A Palestinian worker walks past the Gaza Strip’s only power plant in Gaza City
A Palestinian worker walks past the Gaza Strip’s only power plant in Gaza City, in 2008. The Gaza Strip's sole power plant has shut down for the second time in two weeks on shortage of fuel, despite a deal with Egypt, the territory's energy authority said Tuesday. © Mahmud Hams - AFP
A Palestinian worker walks past the Gaza Strip’s only power plant in Gaza City
AFP
Last updated: February 28, 2012

Gaza electricity plant shuts down again

The Gaza Strip's sole power plant has shut down for the second time in two weeks on shortage of fuel, despite a deal with Egypt, the territory's energy authority said Tuesday.

The plant, which supplies close to a third of the electricity in Gaza, shut down on February 14 because of an apparent interruption in the supply of fuel to the territory, before restarting operations partially on February 21.

"The only electricity plant in the Gaza Strip has stopped operations for the second time in two weeks because of the depletion of the limited fuel deliveries that we used for the last few days," the energy authority said in a statement.

The authority stressed to Egypt "the need to accelerate the provision of fuel to Gaza via official means and in a quantity sufficient to operate the electricity plant, guaranteeing its operation and alleviating the suffering of Palestinian citizens."

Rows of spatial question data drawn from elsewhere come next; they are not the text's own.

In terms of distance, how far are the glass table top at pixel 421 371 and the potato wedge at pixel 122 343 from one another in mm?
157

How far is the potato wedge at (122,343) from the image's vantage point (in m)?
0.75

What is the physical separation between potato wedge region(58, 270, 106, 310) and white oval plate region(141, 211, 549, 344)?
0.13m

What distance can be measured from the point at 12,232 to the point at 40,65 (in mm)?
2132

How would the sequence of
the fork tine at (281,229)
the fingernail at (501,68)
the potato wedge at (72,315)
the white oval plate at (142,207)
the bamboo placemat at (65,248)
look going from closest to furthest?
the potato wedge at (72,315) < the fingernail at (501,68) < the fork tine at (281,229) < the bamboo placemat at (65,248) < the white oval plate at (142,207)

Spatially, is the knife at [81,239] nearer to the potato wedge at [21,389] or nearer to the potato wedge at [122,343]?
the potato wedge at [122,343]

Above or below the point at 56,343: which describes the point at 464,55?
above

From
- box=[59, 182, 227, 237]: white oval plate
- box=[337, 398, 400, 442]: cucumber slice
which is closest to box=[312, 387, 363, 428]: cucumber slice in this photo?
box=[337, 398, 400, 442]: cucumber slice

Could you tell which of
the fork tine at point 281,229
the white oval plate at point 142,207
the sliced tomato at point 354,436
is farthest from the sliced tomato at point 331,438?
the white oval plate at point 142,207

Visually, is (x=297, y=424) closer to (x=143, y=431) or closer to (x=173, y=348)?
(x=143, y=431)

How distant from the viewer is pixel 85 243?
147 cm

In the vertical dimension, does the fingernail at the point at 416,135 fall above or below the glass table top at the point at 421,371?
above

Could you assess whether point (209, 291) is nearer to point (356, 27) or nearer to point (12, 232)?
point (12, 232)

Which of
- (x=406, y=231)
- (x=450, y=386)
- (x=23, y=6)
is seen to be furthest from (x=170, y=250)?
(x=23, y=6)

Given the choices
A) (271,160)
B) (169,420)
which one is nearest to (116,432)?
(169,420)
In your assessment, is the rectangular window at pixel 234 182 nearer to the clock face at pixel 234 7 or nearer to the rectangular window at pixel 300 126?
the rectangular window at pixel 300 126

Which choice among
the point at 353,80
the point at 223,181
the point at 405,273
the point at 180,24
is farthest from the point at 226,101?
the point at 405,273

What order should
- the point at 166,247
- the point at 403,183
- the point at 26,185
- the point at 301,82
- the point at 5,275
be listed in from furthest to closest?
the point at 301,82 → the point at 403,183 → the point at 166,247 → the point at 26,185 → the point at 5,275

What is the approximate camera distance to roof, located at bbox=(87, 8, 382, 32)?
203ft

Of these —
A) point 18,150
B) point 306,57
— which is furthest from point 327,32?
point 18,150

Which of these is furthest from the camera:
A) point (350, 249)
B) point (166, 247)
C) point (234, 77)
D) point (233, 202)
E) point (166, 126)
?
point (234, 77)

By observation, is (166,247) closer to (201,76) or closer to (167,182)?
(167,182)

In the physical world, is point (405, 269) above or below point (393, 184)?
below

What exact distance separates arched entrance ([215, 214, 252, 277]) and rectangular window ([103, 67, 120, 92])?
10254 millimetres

Last Thursday, Hamas announced it had reached a "comprehensive agreement" with Egypt to permanently end the electricity crisis in Gaza, in a three-stage deal that would include increased fuel and electricity deliveries.

Under the accord, the group said, Egyptian companies would begin immediately supplying fuel directly to Gaza, the Islamic Development Bank would fund an upgrade of the electricity plant, and Gaza's electrical grid would eventually be hooked up to Egypt.

Before the deal was announced, Egypt had already said it would provide an extra 22 megawatts of electricity to the Gaza Strip.

Gaza has long suffered outages because of shortages at its power plant, which has a maximum capacity of 140 megawatts but for some years has only been able to generate around half of that when operational.

In recent weeks the situation has worsened because of the shortage of fuel, most of which is smuggled through cross-border tunnels from Egypt.